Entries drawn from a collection

■ ■ ■ ■ ■ ■ ■

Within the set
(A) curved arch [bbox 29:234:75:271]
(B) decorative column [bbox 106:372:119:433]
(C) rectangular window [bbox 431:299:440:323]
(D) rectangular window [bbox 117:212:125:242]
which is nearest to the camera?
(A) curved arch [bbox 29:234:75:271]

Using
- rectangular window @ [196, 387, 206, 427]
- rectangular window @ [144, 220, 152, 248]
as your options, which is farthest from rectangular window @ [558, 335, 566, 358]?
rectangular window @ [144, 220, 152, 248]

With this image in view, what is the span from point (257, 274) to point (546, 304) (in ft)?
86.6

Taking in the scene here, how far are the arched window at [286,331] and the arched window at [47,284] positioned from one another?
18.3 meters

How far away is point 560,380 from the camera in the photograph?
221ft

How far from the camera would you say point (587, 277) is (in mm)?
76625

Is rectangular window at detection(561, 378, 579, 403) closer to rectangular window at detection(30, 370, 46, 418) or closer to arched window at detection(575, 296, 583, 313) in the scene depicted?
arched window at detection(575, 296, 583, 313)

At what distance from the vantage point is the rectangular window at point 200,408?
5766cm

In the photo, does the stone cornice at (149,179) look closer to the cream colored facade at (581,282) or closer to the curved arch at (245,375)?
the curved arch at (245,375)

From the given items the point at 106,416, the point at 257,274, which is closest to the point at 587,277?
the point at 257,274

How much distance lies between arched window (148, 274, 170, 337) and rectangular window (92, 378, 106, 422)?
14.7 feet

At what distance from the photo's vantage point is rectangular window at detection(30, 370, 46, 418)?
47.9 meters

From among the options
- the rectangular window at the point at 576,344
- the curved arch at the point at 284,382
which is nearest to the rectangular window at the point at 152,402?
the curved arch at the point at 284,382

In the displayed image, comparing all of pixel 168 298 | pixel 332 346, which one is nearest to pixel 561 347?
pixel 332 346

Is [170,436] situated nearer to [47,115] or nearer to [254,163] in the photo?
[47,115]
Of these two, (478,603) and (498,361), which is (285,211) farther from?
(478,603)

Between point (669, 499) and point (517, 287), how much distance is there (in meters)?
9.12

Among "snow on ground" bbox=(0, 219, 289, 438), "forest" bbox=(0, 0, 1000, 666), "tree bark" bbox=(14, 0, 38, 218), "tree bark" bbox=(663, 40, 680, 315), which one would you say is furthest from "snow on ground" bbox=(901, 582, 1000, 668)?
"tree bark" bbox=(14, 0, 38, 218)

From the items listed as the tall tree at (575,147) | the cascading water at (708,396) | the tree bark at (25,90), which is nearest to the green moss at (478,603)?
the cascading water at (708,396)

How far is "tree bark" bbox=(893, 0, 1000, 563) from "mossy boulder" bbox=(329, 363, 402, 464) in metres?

■ ■ ■ ■ ■ ■ ■

Reproduce the items above, substituting "observer" for every occurrence of "camera" and changing nothing else.

Task answer -
Within the set
(A) curved arch [bbox 29:234:75:271]
(B) decorative column [bbox 106:372:119:433]
(C) rectangular window [bbox 431:299:440:323]
(D) rectangular window [bbox 117:212:125:242]
which is nearest to the observer?
(A) curved arch [bbox 29:234:75:271]

Using
- rectangular window @ [196, 387, 206, 427]
- rectangular window @ [144, 220, 152, 248]
as your options, which is farthest from rectangular window @ [558, 335, 566, 358]?
rectangular window @ [144, 220, 152, 248]

With this image in view, what is the span from point (257, 274) to point (546, 304) (in ft)?
86.6

Taking in the scene here, how far are the arched window at [286,331] and the arched window at [47,284] positioned from one another?
18.3 meters

How far away is point 560,380 from the observer in the photograph?
221ft

How far from the observer would you say point (587, 277) is (in mm)?
76625

Is rectangular window at detection(561, 378, 579, 403) closer to rectangular window at detection(30, 370, 46, 418) or closer to arched window at detection(575, 296, 583, 313) in the scene depicted?
arched window at detection(575, 296, 583, 313)

At what distance from the vantage point is the rectangular window at point 200,408?
5766cm

In the photo, does the stone cornice at (149,179) look closer to the cream colored facade at (581,282) or closer to the curved arch at (245,375)?
the curved arch at (245,375)

From the given items the point at 106,416, the point at 257,274, which is closest to the point at 587,277?
the point at 257,274

How much distance lies between arched window (148, 274, 170, 337) and rectangular window (92, 378, 106, 422)?
14.7 feet

At what distance from the photo's vantage point is rectangular window at detection(30, 370, 46, 418)?
47.9 meters

From among the options
- the rectangular window at the point at 576,344
- the curved arch at the point at 284,382
which is nearest to the rectangular window at the point at 152,402?
the curved arch at the point at 284,382

In the displayed image, comparing all of pixel 168 298 | pixel 332 346, which one is nearest to pixel 561 347?
pixel 332 346

Is [170,436] situated nearer to [47,115] or nearer to [254,163] in the photo?
[47,115]
Of these two, (478,603) and (498,361), which is (285,211) farther from?
(478,603)

Between point (669, 499) and point (517, 287), how much distance is there (in meters)?
9.12

Among "snow on ground" bbox=(0, 219, 289, 438), "forest" bbox=(0, 0, 1000, 666), "tree bark" bbox=(14, 0, 38, 218), "tree bark" bbox=(663, 40, 680, 315), which one would you say is furthest from "snow on ground" bbox=(901, 582, 1000, 668)?
"tree bark" bbox=(14, 0, 38, 218)

From the items listed as the tall tree at (575,147) | the cascading water at (708,396) | the tree bark at (25,90), which is nearest to the green moss at (478,603)?
the cascading water at (708,396)

How far is "tree bark" bbox=(893, 0, 1000, 563) from "mossy boulder" bbox=(329, 363, 402, 464) in metres?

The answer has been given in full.